> [WHAT THE TASK REQUIRES] Restate the data that follows exactly as it stands, beginning with the first line and ending with the line that contains "United States, site lebec_CA-20.".

> [GIVEN DATA]
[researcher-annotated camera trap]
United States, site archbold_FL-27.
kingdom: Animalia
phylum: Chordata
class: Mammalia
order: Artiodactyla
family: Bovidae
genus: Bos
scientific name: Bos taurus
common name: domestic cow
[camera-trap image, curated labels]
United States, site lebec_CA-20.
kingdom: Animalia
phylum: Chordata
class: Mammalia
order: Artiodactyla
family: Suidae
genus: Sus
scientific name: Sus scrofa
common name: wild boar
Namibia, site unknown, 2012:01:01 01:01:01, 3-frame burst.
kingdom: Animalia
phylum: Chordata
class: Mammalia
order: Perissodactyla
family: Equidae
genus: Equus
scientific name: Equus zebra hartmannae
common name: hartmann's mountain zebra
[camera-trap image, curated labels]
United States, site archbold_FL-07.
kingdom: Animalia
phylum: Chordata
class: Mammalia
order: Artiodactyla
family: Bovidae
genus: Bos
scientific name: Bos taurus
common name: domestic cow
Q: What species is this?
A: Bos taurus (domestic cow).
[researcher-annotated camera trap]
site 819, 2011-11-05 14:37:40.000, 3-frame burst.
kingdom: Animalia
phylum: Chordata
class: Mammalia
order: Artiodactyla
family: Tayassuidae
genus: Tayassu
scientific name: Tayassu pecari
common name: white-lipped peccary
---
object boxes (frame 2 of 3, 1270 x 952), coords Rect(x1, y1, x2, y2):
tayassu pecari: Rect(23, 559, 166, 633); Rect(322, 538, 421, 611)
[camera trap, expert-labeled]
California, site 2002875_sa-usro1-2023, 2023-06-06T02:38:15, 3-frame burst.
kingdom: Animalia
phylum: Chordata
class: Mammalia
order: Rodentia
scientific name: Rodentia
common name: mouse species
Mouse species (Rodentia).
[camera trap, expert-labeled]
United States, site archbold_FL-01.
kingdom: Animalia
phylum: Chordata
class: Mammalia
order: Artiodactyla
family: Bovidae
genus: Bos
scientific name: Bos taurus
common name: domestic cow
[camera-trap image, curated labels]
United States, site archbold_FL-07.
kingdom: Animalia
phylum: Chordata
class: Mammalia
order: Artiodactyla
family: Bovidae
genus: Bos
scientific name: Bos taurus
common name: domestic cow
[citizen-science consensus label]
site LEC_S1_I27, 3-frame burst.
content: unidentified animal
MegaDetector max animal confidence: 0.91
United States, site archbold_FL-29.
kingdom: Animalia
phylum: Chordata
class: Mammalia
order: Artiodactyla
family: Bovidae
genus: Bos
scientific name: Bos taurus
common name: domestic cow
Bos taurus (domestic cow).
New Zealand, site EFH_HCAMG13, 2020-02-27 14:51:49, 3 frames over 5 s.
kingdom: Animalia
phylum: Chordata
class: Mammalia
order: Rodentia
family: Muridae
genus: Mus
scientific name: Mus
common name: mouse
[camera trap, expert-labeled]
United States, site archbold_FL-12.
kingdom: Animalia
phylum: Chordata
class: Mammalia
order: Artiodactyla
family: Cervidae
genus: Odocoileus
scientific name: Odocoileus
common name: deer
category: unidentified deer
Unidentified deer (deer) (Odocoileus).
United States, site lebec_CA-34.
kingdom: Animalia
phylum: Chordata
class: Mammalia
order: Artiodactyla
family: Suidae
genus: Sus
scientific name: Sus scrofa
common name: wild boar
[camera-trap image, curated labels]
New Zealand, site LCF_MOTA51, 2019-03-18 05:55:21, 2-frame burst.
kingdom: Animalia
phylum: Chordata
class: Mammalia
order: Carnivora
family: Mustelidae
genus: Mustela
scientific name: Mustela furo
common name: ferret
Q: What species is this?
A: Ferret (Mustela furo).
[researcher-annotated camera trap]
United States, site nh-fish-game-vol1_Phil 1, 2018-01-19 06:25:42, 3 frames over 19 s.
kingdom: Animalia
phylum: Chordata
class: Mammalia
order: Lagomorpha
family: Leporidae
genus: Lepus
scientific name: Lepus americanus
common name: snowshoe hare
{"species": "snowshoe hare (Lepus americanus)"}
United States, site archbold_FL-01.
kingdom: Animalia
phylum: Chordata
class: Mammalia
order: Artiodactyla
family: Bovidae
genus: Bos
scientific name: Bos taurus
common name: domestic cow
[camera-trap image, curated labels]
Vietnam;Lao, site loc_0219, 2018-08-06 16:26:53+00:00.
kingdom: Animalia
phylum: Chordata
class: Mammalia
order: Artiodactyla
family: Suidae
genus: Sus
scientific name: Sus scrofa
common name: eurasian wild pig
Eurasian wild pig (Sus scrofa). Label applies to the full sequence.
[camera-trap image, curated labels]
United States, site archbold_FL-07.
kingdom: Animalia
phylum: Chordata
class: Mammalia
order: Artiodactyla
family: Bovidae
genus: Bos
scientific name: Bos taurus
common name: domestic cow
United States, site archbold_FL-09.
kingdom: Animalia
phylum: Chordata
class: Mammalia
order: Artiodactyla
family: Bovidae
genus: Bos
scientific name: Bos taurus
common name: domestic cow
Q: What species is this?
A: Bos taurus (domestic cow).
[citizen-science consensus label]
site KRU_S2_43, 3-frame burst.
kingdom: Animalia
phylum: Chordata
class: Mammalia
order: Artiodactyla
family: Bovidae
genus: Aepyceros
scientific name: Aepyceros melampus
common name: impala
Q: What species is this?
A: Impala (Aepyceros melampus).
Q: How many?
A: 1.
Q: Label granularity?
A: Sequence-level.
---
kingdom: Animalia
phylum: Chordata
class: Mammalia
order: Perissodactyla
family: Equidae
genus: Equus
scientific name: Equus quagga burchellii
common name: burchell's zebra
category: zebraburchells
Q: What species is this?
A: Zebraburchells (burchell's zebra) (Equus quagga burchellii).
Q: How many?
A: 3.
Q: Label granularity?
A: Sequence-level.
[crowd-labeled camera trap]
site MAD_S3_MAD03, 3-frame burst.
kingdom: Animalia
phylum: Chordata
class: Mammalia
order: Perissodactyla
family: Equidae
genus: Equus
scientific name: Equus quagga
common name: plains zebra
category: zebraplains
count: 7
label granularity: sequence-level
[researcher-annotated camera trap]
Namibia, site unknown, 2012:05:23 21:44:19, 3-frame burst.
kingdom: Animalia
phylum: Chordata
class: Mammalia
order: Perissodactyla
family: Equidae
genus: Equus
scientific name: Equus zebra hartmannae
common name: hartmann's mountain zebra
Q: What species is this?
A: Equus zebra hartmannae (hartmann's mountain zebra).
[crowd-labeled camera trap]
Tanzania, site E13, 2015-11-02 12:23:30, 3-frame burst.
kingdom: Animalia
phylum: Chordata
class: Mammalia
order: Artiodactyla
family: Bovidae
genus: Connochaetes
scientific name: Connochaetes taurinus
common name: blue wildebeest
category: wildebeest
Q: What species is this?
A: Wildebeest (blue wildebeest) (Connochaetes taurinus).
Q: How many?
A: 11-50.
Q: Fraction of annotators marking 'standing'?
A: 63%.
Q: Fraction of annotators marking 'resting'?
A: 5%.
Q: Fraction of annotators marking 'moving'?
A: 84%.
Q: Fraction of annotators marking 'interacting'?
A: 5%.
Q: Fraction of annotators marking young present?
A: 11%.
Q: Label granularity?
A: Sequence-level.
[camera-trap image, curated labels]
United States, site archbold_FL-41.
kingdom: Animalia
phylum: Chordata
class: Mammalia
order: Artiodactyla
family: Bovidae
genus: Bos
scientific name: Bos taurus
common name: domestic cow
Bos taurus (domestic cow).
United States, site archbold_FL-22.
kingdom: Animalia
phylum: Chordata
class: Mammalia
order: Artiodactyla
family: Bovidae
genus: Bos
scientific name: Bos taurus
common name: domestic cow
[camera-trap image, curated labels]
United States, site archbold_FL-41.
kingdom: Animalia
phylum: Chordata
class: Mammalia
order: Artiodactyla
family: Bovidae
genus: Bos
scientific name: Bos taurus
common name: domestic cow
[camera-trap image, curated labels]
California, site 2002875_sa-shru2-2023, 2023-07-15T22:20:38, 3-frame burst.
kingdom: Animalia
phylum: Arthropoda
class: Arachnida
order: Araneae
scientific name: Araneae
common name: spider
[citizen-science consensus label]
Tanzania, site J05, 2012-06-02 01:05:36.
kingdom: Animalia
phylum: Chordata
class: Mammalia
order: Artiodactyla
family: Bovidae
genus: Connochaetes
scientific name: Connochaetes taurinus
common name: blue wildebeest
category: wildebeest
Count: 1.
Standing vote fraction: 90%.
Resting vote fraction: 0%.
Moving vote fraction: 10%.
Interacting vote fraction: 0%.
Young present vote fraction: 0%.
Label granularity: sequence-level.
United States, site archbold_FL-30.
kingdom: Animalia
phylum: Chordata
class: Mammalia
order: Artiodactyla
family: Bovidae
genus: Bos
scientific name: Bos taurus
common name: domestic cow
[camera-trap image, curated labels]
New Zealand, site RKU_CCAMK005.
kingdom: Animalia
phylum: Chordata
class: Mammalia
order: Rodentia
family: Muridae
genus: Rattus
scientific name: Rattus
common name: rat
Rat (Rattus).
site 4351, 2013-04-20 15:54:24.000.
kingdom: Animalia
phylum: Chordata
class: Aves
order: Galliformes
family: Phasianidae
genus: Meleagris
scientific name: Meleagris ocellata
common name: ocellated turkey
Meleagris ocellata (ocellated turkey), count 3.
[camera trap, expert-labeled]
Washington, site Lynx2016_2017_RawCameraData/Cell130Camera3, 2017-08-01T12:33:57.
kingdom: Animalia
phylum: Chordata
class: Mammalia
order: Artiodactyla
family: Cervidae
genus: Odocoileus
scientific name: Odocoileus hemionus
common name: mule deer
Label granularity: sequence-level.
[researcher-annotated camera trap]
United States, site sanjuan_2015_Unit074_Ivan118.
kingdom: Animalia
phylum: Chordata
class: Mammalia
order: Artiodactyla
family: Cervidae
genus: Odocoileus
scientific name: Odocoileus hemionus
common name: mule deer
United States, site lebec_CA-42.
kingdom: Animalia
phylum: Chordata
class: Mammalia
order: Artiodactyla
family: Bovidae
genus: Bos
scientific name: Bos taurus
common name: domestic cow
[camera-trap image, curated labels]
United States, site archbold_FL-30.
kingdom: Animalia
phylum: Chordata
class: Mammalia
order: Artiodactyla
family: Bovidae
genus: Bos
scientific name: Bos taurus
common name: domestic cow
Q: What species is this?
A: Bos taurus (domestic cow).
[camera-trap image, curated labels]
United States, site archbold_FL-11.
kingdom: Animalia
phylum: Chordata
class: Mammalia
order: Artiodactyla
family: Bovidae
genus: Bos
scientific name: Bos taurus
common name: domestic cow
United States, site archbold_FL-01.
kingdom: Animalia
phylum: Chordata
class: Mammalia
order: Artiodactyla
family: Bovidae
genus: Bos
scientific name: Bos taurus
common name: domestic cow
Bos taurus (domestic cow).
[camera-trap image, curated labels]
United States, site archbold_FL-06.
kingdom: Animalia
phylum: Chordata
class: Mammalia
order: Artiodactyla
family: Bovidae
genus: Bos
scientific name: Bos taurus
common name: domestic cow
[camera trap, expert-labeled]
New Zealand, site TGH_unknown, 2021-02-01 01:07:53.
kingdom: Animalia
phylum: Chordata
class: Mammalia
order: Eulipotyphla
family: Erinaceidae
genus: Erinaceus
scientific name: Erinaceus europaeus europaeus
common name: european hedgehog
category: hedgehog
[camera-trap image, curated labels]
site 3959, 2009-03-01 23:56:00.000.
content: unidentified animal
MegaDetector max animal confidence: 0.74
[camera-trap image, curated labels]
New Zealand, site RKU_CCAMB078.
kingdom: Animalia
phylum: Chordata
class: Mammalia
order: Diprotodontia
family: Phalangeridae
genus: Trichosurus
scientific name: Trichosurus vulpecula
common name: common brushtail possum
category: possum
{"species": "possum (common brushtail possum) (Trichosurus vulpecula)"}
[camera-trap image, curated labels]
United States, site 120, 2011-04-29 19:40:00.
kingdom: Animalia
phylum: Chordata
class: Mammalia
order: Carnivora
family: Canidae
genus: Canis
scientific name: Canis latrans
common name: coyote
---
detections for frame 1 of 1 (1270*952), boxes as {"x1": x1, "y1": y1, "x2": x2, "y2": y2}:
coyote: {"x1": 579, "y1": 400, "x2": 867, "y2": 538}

> [TASK RESPONSE]
[researcher-annotated camera trap]
United States, site archbold_FL-27.
kingdom: Animalia
phylum: Chordata
class: Mammalia
order: Artiodactyla
family: Bovidae
genus: Bos
scientific name: Bos taurus
common name: domestic cow
[camera-trap image, curated labels]
United States, site lebec_CA-20.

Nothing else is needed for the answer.